▶ [EXERCISE REQUIREMENTS]
[1] Write out the part of the jury selection excerpt that opens with the words containing "A: I am assuming" and closes with "heard any evidence?".
[2] State whether each statement below agrees with the jury selection excerpt, answering yes or no and quoting the deciding words: (a) the trial judge said he would excuse the juror; (b) Juror Sixteen was removed from the panel; (c) appellant's counsel asked the court for an additional peremptory strike.
[3] Carry on the jury selection excerpt from its final sentence.

A: Yes, sir, training and background.
[[Image here]]
Q: Well not knowing what this training and background is, I mean just as a general rule, are you just assuming that they have all had training and background.
A: I am assuming in this particular case if a police officer said that he saw this person driving while intoxicated, I would tend to believe the police officer because he might know if he had been drinking because he deals with DWI more.
Q: So you feel this not having heard any evidence?
A: Yes

Based on this, appellant motioned that she be struck for cause. The trial judge stated, “I’m going to excuse her.” However, some confusion occurred because the record reveals that Juror Sixteen remained on the panel. Therefore, appellant’s counsel motioned the court for an additional peremptory strike to use on Juror Sixteen. Counsel stated, “[w]e feel that the court was in error in denying our motion and that would require us to take number 16 based on the way we exercised our strikes.”

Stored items
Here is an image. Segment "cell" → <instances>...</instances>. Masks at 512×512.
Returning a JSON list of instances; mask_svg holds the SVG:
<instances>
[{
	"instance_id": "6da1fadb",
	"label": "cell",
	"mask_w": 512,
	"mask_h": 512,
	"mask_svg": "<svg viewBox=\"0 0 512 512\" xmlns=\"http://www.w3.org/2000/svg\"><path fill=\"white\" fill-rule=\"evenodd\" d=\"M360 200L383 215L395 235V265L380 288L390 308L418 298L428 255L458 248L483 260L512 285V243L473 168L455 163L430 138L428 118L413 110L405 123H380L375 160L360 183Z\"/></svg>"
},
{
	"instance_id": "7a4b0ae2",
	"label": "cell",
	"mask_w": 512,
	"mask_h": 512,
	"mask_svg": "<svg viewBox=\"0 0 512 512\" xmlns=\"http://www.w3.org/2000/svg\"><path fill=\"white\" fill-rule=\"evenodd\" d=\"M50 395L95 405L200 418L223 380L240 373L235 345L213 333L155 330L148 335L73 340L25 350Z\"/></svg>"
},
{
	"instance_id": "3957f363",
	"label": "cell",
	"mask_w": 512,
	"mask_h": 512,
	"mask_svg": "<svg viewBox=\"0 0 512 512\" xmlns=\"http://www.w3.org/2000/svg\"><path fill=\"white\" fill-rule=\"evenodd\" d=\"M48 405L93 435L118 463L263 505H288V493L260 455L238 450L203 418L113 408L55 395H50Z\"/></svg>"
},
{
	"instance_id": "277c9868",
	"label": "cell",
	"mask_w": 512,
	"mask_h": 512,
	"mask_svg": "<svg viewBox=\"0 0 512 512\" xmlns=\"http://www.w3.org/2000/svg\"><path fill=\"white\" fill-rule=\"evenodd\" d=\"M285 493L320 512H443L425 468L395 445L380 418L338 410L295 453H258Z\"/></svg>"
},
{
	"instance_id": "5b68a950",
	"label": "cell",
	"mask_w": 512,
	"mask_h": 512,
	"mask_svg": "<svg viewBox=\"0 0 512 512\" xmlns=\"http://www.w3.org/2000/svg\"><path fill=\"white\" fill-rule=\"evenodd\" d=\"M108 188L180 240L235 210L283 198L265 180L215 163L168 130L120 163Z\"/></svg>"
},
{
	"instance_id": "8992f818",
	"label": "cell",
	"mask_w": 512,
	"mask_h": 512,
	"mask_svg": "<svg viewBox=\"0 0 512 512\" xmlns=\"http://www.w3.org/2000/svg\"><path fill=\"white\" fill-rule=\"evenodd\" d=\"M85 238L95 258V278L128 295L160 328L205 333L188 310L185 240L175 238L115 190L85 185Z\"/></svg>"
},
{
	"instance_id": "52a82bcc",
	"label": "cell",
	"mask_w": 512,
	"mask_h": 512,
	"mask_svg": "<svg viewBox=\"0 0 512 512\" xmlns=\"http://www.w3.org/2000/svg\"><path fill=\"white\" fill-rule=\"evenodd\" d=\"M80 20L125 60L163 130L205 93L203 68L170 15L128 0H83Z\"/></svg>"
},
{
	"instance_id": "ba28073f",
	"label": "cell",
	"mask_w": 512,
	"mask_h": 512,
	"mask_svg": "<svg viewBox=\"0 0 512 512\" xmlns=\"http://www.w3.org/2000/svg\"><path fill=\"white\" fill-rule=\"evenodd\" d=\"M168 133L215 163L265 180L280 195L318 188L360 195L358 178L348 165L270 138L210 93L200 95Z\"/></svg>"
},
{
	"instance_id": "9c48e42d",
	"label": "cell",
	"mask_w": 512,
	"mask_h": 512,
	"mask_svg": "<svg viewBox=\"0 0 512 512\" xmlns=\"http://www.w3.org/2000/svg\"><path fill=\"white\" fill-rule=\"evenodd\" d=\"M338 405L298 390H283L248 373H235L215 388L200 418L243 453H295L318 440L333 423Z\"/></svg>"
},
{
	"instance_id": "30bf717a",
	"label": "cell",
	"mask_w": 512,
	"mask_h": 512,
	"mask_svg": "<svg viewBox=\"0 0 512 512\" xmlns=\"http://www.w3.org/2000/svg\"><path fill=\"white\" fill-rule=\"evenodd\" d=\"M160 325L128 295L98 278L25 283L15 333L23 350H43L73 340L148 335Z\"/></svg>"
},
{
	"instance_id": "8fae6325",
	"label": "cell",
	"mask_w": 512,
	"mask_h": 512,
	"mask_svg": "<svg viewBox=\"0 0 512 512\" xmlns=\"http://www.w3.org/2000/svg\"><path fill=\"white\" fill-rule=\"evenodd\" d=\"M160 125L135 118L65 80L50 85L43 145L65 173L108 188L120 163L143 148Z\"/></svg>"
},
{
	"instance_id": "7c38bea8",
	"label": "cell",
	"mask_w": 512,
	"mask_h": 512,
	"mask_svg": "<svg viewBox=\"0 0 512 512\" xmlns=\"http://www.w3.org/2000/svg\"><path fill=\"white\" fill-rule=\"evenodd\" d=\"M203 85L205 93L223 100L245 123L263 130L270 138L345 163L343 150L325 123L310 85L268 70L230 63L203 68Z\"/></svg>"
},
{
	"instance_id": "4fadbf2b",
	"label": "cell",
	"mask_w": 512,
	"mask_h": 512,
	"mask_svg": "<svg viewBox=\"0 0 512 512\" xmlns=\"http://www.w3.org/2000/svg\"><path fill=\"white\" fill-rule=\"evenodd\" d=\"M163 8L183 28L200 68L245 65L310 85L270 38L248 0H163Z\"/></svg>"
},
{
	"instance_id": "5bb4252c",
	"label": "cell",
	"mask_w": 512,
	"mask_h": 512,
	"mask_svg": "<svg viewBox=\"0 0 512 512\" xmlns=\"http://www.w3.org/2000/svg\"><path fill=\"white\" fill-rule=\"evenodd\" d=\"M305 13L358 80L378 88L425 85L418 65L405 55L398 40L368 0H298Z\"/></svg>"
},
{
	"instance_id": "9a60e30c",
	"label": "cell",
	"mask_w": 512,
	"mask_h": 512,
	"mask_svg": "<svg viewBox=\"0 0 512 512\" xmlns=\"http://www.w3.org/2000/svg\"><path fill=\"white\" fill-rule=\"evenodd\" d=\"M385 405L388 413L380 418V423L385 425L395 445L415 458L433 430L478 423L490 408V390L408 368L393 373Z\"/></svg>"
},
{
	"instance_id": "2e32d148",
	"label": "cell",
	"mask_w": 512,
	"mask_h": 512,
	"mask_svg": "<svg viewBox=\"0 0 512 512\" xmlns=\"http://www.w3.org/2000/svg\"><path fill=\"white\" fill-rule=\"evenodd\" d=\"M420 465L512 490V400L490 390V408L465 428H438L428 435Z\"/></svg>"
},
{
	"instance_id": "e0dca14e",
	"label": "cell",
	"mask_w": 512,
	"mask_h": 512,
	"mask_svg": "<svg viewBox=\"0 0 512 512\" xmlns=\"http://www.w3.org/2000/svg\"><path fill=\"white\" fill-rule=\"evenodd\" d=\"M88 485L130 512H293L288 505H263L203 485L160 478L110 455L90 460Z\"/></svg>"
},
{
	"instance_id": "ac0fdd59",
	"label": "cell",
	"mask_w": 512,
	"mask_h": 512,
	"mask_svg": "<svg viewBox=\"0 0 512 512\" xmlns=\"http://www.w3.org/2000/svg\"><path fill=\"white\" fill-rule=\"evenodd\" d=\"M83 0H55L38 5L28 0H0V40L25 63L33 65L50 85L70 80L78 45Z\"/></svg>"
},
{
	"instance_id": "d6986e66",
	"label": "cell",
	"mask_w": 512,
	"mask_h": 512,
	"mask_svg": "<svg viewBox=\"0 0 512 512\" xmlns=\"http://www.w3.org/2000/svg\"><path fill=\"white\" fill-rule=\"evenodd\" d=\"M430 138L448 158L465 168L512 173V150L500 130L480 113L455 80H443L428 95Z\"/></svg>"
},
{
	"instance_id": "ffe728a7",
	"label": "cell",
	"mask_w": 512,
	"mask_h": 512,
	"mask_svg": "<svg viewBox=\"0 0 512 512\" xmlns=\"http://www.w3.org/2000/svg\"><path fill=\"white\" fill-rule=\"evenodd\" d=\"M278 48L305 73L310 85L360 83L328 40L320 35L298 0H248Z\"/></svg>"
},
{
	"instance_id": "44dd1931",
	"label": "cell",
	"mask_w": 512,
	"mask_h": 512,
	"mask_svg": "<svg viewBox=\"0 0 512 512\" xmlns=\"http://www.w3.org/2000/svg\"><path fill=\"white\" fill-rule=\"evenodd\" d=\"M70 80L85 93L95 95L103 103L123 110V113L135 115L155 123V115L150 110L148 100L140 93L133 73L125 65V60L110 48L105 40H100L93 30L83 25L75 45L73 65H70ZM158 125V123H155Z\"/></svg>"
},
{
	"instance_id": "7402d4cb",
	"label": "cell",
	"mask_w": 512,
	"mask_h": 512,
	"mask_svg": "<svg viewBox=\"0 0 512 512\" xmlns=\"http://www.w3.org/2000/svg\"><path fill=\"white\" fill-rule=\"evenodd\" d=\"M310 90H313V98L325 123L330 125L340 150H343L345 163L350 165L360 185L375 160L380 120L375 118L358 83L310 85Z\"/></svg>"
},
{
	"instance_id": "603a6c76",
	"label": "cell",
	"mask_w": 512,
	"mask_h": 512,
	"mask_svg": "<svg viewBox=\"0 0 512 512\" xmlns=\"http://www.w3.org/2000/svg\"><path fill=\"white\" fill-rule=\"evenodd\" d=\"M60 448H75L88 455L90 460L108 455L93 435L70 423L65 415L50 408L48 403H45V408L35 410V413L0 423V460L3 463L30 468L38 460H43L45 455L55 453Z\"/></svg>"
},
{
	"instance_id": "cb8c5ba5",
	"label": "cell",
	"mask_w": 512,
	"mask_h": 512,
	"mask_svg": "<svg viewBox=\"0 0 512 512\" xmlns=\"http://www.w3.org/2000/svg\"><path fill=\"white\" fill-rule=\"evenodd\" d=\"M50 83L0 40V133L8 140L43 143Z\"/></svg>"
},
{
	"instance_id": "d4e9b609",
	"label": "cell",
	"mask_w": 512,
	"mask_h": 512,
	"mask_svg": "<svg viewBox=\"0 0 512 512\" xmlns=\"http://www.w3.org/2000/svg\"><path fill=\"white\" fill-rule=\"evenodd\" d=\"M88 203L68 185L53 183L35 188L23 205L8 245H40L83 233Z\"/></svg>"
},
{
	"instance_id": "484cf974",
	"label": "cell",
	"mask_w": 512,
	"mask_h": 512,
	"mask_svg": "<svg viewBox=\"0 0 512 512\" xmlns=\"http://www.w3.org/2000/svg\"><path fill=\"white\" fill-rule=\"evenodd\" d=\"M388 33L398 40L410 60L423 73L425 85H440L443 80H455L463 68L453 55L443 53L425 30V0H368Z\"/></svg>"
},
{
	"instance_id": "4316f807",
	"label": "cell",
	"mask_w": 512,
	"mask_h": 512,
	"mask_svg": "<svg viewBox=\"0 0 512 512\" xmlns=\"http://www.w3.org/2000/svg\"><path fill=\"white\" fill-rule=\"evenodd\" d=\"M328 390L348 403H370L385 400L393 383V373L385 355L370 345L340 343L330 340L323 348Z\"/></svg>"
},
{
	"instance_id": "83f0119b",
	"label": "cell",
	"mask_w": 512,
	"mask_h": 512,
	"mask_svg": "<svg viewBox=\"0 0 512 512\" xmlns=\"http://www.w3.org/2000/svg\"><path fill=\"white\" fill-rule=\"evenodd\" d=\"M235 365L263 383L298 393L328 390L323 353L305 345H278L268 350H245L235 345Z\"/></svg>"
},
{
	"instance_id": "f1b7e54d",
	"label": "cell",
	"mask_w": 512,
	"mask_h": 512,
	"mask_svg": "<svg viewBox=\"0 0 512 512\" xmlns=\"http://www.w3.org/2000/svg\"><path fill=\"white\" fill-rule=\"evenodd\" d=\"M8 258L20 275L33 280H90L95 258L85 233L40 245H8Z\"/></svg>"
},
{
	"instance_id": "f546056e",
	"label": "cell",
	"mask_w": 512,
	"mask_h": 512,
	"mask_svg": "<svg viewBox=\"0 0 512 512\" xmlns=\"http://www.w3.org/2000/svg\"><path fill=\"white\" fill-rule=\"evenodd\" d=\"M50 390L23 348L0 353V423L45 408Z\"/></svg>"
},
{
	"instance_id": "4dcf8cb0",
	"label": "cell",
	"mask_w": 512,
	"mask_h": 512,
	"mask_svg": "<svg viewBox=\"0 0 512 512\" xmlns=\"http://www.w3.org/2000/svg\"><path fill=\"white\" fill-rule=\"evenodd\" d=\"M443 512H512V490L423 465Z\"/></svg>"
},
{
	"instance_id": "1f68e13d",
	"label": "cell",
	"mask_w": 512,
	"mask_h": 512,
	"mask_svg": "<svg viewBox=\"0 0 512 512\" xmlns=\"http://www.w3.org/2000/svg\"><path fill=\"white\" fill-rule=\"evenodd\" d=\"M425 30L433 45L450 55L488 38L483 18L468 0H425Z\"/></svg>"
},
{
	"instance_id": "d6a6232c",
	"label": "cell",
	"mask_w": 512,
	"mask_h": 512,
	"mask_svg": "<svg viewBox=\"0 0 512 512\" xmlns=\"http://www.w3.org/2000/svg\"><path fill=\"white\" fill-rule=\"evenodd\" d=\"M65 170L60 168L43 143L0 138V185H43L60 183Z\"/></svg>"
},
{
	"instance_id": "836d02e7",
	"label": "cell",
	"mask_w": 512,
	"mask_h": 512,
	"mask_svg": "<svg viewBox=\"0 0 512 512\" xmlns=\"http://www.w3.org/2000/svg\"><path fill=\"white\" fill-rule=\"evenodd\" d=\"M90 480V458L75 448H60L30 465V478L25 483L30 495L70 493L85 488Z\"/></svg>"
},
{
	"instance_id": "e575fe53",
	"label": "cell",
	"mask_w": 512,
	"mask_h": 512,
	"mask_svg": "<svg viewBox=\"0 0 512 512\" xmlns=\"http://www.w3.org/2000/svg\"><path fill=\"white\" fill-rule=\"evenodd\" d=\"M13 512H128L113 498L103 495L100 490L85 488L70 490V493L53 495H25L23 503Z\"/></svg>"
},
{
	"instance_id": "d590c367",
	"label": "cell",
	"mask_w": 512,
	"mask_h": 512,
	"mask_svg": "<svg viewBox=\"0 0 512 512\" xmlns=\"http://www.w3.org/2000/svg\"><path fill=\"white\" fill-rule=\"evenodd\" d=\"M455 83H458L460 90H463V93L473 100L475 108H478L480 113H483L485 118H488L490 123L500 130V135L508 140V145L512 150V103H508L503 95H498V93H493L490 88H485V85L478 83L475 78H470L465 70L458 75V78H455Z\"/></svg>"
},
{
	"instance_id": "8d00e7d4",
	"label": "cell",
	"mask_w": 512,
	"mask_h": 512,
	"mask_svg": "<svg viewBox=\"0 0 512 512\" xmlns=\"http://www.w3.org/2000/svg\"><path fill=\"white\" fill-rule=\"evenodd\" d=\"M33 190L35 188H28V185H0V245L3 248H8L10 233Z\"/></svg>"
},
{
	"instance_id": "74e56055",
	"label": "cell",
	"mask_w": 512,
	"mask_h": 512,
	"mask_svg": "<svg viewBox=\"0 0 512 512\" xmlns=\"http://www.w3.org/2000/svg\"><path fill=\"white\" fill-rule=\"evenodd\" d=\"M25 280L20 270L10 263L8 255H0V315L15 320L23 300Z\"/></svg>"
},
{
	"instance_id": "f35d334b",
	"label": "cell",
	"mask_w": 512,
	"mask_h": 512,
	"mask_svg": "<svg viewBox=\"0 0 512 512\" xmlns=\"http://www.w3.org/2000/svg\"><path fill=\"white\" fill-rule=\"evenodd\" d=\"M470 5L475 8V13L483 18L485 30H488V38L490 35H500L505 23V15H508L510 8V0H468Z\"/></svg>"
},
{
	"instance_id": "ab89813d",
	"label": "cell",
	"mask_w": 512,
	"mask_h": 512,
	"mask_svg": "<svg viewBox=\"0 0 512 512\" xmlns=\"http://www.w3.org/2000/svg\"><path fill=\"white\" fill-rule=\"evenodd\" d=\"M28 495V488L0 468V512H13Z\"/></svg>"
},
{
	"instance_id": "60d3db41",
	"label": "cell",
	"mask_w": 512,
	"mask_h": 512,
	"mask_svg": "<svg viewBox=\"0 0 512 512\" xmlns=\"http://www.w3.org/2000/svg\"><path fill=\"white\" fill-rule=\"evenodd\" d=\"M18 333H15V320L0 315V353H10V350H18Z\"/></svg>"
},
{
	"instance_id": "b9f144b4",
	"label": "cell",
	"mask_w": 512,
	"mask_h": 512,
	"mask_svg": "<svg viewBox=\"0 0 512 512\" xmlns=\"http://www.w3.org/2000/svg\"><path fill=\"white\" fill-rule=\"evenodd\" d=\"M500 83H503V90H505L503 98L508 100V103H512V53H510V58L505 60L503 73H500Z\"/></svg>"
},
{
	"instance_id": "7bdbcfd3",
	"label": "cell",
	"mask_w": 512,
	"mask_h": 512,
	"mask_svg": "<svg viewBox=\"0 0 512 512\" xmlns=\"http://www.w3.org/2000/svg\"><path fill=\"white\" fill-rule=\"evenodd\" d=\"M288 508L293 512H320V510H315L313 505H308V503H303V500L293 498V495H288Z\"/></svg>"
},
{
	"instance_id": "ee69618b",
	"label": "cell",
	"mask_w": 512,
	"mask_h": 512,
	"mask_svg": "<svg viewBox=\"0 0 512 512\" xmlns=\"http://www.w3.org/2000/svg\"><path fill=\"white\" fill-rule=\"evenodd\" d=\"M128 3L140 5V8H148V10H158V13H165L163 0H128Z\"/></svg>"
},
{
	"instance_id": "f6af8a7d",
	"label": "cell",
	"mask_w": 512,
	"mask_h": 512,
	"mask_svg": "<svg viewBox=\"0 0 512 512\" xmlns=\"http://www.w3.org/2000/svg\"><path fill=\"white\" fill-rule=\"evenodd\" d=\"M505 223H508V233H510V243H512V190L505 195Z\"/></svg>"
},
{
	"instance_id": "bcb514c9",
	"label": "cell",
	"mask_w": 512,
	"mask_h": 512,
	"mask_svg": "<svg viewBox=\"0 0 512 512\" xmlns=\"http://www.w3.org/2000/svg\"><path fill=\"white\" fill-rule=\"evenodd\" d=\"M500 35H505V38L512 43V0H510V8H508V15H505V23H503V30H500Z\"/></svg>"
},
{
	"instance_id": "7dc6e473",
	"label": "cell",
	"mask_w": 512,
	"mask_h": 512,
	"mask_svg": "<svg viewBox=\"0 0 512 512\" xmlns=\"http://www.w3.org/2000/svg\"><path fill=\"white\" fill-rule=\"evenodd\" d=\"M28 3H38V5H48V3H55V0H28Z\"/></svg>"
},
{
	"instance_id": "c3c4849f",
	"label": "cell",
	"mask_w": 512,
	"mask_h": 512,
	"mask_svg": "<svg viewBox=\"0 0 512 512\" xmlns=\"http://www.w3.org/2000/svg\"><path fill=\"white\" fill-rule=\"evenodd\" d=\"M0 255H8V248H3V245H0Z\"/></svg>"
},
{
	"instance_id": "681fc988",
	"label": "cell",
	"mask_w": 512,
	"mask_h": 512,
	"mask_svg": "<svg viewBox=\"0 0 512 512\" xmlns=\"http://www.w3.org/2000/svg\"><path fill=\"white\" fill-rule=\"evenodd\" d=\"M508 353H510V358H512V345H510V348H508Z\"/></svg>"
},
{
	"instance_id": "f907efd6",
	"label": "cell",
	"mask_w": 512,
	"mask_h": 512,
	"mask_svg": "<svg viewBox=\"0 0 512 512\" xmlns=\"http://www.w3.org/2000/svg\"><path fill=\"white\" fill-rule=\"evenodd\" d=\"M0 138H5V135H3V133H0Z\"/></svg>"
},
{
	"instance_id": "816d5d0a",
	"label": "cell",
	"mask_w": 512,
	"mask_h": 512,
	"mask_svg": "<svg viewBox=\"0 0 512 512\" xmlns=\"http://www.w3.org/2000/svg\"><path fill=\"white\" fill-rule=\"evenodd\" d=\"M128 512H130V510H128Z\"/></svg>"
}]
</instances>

▶ [LIST OF ANSWERS]
[1]
A: I am assuming in this particular case if a police officer said that he saw this person driving while intoxicated, I would tend to believe the police officer because he might know if he had been drinking because he deals with DWI more.
Q: So you feel this not having heard any evidence?

[2]
(a) Yes: "The trial judge stated, “I’m going to excuse her.”"
(b) No: "the record reveals that Juror Sixteen remained on the panel."
(c) Yes: "appellant’s counsel motioned the court for an additional peremptory strike to use on Juror Sixteen."

[3]
Because it appears Juror Sixteen was excused but nevertheless remained on the panel, we will assume error exists. The effect of what transpired is that the judge denied appellant’s challenge for cause on Juror Sixteen. Consequently, we must determine whether appellant properly preserved this error for appeal. ‘When the trial court errs in overruling a challenge against a veni-reperson, the defendant is harmed only if he uses a peremptory strike to remove the veni-reperson and thereafter suffers a detriment from the loss of the strike.” McFarland v. State, 928 S.W.2d 482, 508 (Tex.Crim.App.1996). Error is preserved only if appellant used all his peremptory strikes, asked for and was refused additional strikes, and was then forced to take an identified objectionable juror whom appellant would not otherwise have accepted had the trial court granted his challenge for cause or granted him additional peremptory strikes so that he might strike the juror. Id.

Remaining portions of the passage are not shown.